Un plaidoyer de Tanguy Martin, ISF Agrista (Ingénieurs sans frontières), septembre 2021

Il émerge un hiatus entre un commerce équitable, devenu l’apanage de catégories sociales aisées et/ou diplômées, et l’idée d’universalité d’accès à une alimentation de qualité choisie. Le commerce équitable peut-il relever ce défi ? Saura-t-il conserver encore sa pertinence pour participer demain à bâtir une véritable démocratie alimentaire ?
Accéder aux volets n°1 et n°3 de l’article.

Accéder toutes et tous à une alimentation de qualité ?

Le constat d’une dualisation sociale dans l’alimentation en France, évoquée dans le premier volet de cet article, a suscité de nombreuses réactions. Notamment de la part d’Ingénieur·es sans frontières France (ISF), historiquement impliqué dans le commerce équitable en France 1. Ainsi depuis l’automne 2019, un collectif d’organisations 2, dont le groupe Agricultures et souveraineté alimentaire (Agrista) d’ISF, travaille à la définition et à la promotion d’une Sécurité Sociale de l’Alimentation (SSA) 3. Le collectif a adopté en 2021 le socle commun suivant :

Le collectif travaille à l’intégration de l’alimentation dans le régime général de la sécurité sociale, tel qu’il a été initié en 1946 : universalité de l’accès, conventionnement des professionnels réalisé par des caisses gérées démocratiquement, financement par la création d’une cotisation sociale à taux unique sur la production réelle de valeur ajoutée.
Nous faisons les constats que les impacts de notre modèle économique sont désastreux pour les conditions actuelles de production agricole et alimentaire et pour l’environnement. Ils sont de plus à l’origine de violences alimentaires en raison de l’absence de droit à l’alimentation durable et de la place de variable d’ajustement donnée à l’alimentation dans le budget des ménages.

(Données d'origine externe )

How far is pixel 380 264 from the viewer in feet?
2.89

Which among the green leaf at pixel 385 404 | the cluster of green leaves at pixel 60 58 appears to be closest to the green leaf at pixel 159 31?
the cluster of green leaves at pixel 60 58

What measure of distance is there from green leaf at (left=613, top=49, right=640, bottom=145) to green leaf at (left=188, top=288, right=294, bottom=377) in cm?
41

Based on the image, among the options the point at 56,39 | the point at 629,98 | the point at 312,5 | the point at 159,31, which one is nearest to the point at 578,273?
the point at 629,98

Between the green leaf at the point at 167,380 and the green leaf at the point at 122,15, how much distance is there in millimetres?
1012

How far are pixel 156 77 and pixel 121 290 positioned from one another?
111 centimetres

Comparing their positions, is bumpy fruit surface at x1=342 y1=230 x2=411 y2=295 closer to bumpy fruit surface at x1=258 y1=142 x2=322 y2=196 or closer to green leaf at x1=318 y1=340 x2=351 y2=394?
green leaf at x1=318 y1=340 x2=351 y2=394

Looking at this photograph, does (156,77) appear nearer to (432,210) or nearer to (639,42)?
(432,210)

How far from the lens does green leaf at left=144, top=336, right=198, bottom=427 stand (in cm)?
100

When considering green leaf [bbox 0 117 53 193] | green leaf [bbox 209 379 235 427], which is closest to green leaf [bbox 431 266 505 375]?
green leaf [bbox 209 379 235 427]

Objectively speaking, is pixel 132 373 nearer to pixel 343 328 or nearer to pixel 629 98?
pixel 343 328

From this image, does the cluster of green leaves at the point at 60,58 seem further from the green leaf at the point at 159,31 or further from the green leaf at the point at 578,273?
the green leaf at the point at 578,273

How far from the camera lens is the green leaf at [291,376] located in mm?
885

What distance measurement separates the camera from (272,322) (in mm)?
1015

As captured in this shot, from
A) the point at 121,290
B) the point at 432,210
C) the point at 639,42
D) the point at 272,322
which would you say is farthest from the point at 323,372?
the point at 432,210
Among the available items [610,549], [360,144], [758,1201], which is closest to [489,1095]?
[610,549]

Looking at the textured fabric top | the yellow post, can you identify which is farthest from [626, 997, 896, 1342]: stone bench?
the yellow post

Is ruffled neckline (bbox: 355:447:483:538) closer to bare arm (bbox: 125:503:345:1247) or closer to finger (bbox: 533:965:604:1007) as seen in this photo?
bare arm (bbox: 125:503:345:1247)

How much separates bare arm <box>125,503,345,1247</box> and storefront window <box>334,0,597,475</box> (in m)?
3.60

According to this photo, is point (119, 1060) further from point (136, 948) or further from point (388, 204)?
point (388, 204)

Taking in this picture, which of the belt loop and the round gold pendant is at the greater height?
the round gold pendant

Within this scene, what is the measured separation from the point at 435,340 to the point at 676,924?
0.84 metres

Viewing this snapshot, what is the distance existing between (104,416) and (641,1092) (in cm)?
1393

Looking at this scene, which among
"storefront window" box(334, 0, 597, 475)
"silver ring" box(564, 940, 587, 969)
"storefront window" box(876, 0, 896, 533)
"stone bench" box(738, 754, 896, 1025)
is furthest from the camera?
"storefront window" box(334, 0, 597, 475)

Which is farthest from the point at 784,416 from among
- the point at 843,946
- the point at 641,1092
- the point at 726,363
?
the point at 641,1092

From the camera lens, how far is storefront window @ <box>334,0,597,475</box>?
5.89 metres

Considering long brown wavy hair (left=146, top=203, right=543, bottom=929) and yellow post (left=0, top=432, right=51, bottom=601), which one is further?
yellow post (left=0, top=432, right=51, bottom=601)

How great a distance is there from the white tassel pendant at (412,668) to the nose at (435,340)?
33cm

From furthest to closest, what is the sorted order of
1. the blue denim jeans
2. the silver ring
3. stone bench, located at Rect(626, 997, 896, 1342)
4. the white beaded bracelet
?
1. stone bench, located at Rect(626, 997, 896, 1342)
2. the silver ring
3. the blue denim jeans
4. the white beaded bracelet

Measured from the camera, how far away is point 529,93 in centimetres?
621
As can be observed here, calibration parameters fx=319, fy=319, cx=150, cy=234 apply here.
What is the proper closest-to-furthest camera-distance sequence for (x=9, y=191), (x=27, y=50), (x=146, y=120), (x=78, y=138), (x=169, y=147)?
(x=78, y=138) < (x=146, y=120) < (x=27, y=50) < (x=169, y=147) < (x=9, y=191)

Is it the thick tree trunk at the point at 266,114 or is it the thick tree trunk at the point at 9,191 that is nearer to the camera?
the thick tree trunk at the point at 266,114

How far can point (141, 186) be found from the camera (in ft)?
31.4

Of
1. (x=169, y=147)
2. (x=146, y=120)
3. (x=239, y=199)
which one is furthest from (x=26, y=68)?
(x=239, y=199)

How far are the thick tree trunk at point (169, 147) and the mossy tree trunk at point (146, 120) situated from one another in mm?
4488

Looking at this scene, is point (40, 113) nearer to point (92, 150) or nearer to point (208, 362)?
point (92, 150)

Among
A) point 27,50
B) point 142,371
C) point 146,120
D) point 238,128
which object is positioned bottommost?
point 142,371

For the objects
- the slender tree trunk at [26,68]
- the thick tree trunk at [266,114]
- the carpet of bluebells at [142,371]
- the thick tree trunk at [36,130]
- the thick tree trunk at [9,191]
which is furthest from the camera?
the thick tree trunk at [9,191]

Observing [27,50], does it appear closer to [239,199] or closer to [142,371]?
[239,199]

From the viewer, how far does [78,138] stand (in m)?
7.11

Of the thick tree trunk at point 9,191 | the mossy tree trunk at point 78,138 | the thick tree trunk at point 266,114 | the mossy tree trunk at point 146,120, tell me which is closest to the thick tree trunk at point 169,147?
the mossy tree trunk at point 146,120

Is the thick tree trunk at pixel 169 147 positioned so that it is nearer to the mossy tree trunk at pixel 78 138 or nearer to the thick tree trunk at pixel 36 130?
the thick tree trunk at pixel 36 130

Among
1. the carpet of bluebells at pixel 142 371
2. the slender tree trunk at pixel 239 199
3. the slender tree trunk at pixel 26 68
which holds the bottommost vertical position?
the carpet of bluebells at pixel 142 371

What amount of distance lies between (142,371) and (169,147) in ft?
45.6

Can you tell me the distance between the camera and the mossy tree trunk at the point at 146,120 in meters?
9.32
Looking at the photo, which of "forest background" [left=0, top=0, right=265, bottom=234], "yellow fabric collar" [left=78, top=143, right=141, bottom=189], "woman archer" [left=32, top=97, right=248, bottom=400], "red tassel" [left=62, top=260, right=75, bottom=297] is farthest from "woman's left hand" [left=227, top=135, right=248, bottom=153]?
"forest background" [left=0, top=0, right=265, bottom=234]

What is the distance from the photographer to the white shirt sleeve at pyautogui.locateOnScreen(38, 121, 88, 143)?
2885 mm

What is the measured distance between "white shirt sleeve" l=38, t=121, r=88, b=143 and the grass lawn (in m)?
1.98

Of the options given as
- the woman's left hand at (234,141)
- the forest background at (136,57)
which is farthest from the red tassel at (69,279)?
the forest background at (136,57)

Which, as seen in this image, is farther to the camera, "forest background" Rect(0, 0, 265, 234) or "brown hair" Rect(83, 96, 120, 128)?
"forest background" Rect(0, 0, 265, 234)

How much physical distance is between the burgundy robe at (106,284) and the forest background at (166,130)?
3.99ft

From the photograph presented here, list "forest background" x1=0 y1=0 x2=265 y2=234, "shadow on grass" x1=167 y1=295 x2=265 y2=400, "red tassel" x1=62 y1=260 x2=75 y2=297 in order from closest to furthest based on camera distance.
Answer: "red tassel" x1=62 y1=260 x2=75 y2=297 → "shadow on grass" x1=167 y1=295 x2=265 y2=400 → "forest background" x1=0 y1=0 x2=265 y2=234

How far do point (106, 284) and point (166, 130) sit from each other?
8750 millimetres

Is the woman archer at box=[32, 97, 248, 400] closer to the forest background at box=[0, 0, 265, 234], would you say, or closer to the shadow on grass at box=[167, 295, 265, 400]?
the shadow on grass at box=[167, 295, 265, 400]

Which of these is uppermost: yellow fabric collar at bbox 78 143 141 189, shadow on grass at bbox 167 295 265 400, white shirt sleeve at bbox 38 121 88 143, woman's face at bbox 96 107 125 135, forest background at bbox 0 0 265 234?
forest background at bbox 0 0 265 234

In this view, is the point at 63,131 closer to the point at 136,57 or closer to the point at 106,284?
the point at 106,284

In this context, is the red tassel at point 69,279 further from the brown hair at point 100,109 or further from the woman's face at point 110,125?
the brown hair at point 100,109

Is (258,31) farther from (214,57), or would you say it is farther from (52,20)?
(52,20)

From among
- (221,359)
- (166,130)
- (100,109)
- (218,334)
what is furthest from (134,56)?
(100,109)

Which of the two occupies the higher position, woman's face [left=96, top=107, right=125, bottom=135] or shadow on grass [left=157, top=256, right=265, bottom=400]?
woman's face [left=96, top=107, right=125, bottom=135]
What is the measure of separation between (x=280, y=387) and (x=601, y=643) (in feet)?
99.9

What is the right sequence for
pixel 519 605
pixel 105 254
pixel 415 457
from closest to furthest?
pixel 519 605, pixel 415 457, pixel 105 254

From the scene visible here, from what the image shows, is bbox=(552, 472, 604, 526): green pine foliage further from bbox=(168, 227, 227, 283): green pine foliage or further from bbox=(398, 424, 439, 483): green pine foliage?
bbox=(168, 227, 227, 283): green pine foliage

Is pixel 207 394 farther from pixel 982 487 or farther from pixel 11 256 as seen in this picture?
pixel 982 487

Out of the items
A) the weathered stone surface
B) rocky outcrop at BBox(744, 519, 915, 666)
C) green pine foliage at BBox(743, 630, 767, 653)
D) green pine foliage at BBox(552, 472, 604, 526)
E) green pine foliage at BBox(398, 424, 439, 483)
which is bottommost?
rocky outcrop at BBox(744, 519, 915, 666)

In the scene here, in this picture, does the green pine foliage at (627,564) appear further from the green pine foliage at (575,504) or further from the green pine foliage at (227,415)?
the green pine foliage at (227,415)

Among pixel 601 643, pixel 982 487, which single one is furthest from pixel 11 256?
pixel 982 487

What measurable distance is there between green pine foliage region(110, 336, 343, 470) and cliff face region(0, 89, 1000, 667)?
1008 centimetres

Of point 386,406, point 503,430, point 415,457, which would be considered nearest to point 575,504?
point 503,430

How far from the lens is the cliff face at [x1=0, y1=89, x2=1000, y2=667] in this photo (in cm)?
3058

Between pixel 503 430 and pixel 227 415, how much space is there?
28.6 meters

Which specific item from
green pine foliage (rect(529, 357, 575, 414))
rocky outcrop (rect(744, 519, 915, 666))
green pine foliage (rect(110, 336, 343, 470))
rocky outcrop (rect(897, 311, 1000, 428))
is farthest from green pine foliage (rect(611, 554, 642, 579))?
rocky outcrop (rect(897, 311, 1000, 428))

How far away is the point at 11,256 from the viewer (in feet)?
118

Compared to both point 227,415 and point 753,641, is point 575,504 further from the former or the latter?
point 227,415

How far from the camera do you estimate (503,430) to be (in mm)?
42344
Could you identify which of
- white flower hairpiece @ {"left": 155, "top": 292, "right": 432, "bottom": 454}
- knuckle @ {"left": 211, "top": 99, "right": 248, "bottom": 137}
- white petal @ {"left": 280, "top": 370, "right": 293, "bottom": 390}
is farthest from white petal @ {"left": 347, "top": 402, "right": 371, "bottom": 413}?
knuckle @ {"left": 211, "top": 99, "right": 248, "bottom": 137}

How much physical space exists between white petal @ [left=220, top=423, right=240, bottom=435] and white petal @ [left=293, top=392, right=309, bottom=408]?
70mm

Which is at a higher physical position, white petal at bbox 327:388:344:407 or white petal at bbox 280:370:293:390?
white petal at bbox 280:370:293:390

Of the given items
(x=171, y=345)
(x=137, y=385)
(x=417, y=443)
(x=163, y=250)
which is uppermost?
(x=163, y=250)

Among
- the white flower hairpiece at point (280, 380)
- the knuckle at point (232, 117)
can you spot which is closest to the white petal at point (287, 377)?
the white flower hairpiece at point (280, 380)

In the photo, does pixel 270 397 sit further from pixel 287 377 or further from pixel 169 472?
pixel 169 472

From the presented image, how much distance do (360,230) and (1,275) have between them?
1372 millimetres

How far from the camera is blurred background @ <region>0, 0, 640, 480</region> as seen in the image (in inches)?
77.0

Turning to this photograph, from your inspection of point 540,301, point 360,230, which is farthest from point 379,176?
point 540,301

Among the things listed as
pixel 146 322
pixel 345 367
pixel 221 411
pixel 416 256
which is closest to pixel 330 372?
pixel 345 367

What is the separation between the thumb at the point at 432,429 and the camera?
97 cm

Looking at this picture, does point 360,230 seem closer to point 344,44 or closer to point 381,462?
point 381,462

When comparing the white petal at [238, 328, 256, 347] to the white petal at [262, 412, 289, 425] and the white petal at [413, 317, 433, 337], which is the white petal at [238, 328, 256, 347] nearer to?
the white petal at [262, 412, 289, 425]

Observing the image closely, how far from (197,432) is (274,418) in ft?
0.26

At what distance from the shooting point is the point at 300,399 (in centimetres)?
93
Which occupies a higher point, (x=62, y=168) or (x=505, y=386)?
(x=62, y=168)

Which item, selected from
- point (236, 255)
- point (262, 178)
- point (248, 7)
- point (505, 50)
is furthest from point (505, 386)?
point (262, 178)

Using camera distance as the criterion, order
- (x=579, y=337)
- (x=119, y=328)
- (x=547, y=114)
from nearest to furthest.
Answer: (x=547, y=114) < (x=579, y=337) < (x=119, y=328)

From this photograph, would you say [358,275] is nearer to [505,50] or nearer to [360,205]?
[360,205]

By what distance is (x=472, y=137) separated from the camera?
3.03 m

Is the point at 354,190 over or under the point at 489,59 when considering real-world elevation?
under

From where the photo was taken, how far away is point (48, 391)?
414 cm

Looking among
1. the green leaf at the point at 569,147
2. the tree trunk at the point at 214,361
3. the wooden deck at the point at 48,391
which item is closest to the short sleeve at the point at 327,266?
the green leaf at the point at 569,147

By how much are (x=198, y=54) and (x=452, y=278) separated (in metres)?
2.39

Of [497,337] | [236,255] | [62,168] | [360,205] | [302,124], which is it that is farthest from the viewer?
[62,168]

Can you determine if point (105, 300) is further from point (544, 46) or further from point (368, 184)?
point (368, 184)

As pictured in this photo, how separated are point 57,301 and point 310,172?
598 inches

Nous en retirons cinq certitudes :

Seule une réponse conjointe et simultanée à ces enjeux sera pertinente.
Une réponse macroéconomique dépassant les inégalités territoriales est nécessaire.
Seule une politique universelle, et non un mécanisme spécifique « pour les pauvres », peut créer du droit.
Seul un mécanisme démocratique est légitime à arbitrer les contradictions inhérentes à l’application des droits des travailleuses et travailleurs, de l’environnement et à l’alimentation.
Au regard de ces enjeux, l’expérience de la gestion du régime général de sécurité sociale entre 1946 et 1967 et largement attaquée depuis est une base de travail puissante et à consolider pour penser la nécessaire socialisation de l’alimentation.

Ce mécanisme de SSA auquel nous aspirons est un des leviers pour une transformation du système de l’alimentation — production agricole, transformation, distribution, consommation — pour une démocratie dans l’alimentation. Cette démocratie exige une éducation populaire par l’échange et la réciprocité, ainsi qu’une articulation entre un cadrage national et des décisions locales. Elle sert les principes suivants :

Une démocratie économique pour que l’ensemble de la population puisse élaborer la demande alimentaire et décider du système de l’alimentation, notamment des conditions de ses travailleuses et travailleurs ;
La mise en œuvre effective du droit de l’ensemble des habitantes et habitants à un accès garanti à une alimentation choisie en connaissance de cause.

Concrètement et sur le modèle du système de santé, une carte vitale de l’alimentation donne accès à des produits conventionnés pour un montant de 150 €/mois et par personne. Le conventionnement repose principalement sur des caisses primaires gérées démocratiquement au niveau local, et articulées avec une instance nationale composée de membres représentants de ces caisses. Nous pensons qu’une SSA est un outil majeur de transformation du système de l’alimentation mais qu’il contribuera également plus largement à la transformation économique et sociale. Aussi, le collectif souhaite poursuivre ses réflexions, notamment sur les thématiques suivantes : rapports de genre, rapports Nord-Sud, foncier, droit, éducation populaire, réseau d’expérimentation, modèle économique, rapport à la technique, comptabilité…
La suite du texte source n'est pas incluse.